On ne pense réellement à soi et l'on est soi que quand on ne pense à rien.
Qui pleure là, sinon le vent simple, à cette heure - Seule, avec diamants extrêmes ? Mais qui pleure, - Si proche de moi-même au moment de pleurer ?
Si le chirurgien doit être qualifié d'artiste, c'est que son ouvrage ne se réduit pas à l'exécution uniforme d'un programme d'actes impersonnels.
Si tout le monde a bonne opinion d'une mauvaise affaire, elle est une bonne affaire.
Il faut, un jour d'énergie, prendre le livre que l'on tient pour ennuyeux, lui ordonner d'être, essayer de reconstituer l'intérêt qu'y a pris l'auteur.
L'avenir est la parcelle la plus sensible de l'instant.

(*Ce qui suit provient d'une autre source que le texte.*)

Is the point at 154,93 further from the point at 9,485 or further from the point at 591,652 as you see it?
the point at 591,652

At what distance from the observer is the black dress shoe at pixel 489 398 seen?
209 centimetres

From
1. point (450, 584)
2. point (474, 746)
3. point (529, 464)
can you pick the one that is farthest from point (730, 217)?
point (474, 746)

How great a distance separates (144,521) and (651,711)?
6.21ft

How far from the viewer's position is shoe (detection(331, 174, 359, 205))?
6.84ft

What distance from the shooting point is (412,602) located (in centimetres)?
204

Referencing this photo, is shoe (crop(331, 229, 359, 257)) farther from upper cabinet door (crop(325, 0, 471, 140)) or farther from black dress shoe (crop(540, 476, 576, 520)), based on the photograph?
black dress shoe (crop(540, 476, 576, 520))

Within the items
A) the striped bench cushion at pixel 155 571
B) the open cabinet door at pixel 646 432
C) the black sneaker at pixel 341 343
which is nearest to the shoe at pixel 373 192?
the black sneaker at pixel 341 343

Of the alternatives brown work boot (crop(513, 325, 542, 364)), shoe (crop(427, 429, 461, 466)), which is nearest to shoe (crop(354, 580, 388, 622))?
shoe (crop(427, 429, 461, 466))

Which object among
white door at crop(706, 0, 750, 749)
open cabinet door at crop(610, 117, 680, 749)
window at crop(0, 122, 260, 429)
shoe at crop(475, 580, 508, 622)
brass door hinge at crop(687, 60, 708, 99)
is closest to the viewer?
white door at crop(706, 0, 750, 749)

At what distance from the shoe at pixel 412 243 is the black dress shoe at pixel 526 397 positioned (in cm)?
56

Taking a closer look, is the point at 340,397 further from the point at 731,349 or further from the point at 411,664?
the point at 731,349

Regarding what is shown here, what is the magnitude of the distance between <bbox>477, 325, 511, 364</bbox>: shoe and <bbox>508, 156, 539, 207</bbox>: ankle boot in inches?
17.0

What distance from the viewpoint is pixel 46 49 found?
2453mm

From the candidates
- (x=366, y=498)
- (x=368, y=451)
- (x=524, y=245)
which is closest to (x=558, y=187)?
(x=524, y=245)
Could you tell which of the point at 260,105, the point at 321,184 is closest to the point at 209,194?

Le besoin de nouveau est signe de fatigue ou de faiblesse de l'esprit, qui demande ce qui lui manque. Car il n'est rien qui ne soit nouveau.
La mode étant l'imitation de qui veut se distinguer par celui qui ne veut pas être distingué, il en résulte qu'elle change automatiquement. Mais le marchand règle cette pendule.
Le vent se lève ! Il faut tenter de vivre !
Est prose l'écrit qui a un but exprimable par un autre écrit.
Celui même qui veut écrire son rêve se doit d'être infiniment éveillé.
Le monde, qui baptise du nom de progrès sa tendance à une précision fatale, cherche à unir aux bienfaits de la vie les avantages de la mort.
Il ne manque point de personnes, et doctes, et bénignes, et bien disposées, qui attendent pour me lire que l'on m'ait traduit en français.
Une oeuvre dure en tant qu'elle est capable de paraître tout autre que son auteur l'avait faite.
C'est là véritablement traduire, qui est de reconstituer au plus près l'effet d'une certaine cause, - ici un texte de langue espagnole au moyen d'une autre cause, - un texte de langue française.